Stored items
━━━
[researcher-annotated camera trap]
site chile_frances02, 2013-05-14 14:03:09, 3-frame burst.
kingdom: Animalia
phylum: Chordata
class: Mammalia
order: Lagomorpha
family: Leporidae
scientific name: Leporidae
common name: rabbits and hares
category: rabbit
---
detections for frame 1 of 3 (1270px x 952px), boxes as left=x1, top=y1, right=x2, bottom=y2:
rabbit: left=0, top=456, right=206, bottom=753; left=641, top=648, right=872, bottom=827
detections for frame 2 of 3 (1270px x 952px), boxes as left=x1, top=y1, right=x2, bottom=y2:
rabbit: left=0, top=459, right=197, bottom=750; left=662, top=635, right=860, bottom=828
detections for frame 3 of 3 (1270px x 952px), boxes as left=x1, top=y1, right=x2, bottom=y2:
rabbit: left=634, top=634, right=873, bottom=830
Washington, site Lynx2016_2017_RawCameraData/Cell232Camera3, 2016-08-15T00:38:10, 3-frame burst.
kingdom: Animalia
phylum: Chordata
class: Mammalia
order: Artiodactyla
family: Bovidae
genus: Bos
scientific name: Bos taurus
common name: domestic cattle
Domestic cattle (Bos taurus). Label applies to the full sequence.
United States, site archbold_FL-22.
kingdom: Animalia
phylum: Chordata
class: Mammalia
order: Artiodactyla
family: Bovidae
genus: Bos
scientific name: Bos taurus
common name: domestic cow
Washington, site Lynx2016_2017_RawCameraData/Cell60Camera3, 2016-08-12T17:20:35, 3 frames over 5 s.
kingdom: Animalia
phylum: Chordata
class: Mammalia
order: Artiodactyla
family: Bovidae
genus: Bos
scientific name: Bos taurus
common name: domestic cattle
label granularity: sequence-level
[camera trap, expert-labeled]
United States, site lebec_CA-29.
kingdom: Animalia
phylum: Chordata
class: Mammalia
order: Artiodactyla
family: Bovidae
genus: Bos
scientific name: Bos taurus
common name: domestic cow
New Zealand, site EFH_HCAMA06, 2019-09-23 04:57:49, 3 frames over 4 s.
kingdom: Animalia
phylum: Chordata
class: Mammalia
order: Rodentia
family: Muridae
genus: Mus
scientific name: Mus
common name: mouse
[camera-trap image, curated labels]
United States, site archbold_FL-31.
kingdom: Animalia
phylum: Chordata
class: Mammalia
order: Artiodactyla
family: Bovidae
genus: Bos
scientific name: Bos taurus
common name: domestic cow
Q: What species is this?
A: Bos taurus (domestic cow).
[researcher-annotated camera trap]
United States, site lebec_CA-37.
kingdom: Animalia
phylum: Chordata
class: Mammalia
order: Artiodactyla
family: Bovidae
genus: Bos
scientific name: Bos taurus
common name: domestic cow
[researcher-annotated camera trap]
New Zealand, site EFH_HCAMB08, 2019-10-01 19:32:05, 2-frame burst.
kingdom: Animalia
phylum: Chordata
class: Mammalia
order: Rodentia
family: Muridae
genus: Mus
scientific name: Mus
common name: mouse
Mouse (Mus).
━━━
- WHAT THE TASK REQUIRES
In full and without change, transcribe the entries.

- TASK OUTPUT
[researcher-annotated camera trap]
site chile_frances02, 2013-05-14 14:03:09, 3-frame burst.
kingdom: Animalia
phylum: Chordata
class: Mammalia
order: Lagomorpha
family: Leporidae
scientific name: Leporidae
common name: rabbits and hares
category: rabbit
---
detections for frame 1 of 3 (1270px x 952px), boxes as left=x1, top=y1, right=x2, bottom=y2:
rabbit: left=0, top=456, right=206, bottom=753; left=641, top=648, right=872, bottom=827
detections for frame 2 of 3 (1270px x 952px), boxes as left=x1, top=y1, right=x2, bottom=y2:
rabbit: left=0, top=459, right=197, bottom=750; left=662, top=635, right=860, bottom=828
detections for frame 3 of 3 (1270px x 952px), boxes as left=x1, top=y1, right=x2, bottom=y2:
rabbit: left=634, top=634, right=873, bottom=830
Washington, site Lynx2016_2017_RawCameraData/Cell232Camera3, 2016-08-15T00:38:10, 3-frame burst.
kingdom: Animalia
phylum: Chordata
class: Mammalia
order: Artiodactyla
family: Bovidae
genus: Bos
scientific name: Bos taurus
common name: domestic cattle
Domestic cattle (Bos taurus). Label applies to the full sequence.
United States, site archbold_FL-22.
kingdom: Animalia
phylum: Chordata
class: Mammalia
order: Artiodactyla
family: Bovidae
genus: Bos
scientific name: Bos taurus
common name: domestic cow
Washington, site Lynx2016_2017_RawCameraData/Cell60Camera3, 2016-08-12T17:20:35, 3 frames over 5 s.
kingdom: Animalia
phylum: Chordata
class: Mammalia
order: Artiodactyla
family: Bovidae
genus: Bos
scientific name: Bos taurus
common name: domestic cattle
label granularity: sequence-level
[camera trap, expert-labeled]
United States, site lebec_CA-29.
kingdom: Animalia
phylum: Chordata
class: Mammalia
order: Artiodactyla
family: Bovidae
genus: Bos
scientific name: Bos taurus
common name: domestic cow
New Zealand, site EFH_HCAMA06, 2019-09-23 04:57:49, 3 frames over 4 s.
kingdom: Animalia
phylum: Chordata
class: Mammalia
order: Rodentia
family: Muridae
genus: Mus
scientific name: Mus
common name: mouse
[camera-trap image, curated labels]
United States, site archbold_FL-31.
kingdom: Animalia
phylum: Chordata
class: Mammalia
order: Artiodactyla
family: Bovidae
genus: Bos
scientific name: Bos taurus
common name: domestic cow
Q: What species is this?
A: Bos taurus (domestic cow).
[researcher-annotated camera trap]
United States, site lebec_CA-37.
kingdom: Animalia
phylum: Chordata
class: Mammalia
order: Artiodactyla
family: Bovidae
genus: Bos
scientific name: Bos taurus
common name: domestic cow
[researcher-annotated camera trap]
New Zealand, site EFH_HCAMB08, 2019-10-01 19:32:05, 2-frame burst.
kingdom: Animalia
phylum: Chordata
class: Mammalia
order: Rodentia
family: Muridae
genus: Mus
scientific name: Mus
common name: mouse
Mouse (Mus).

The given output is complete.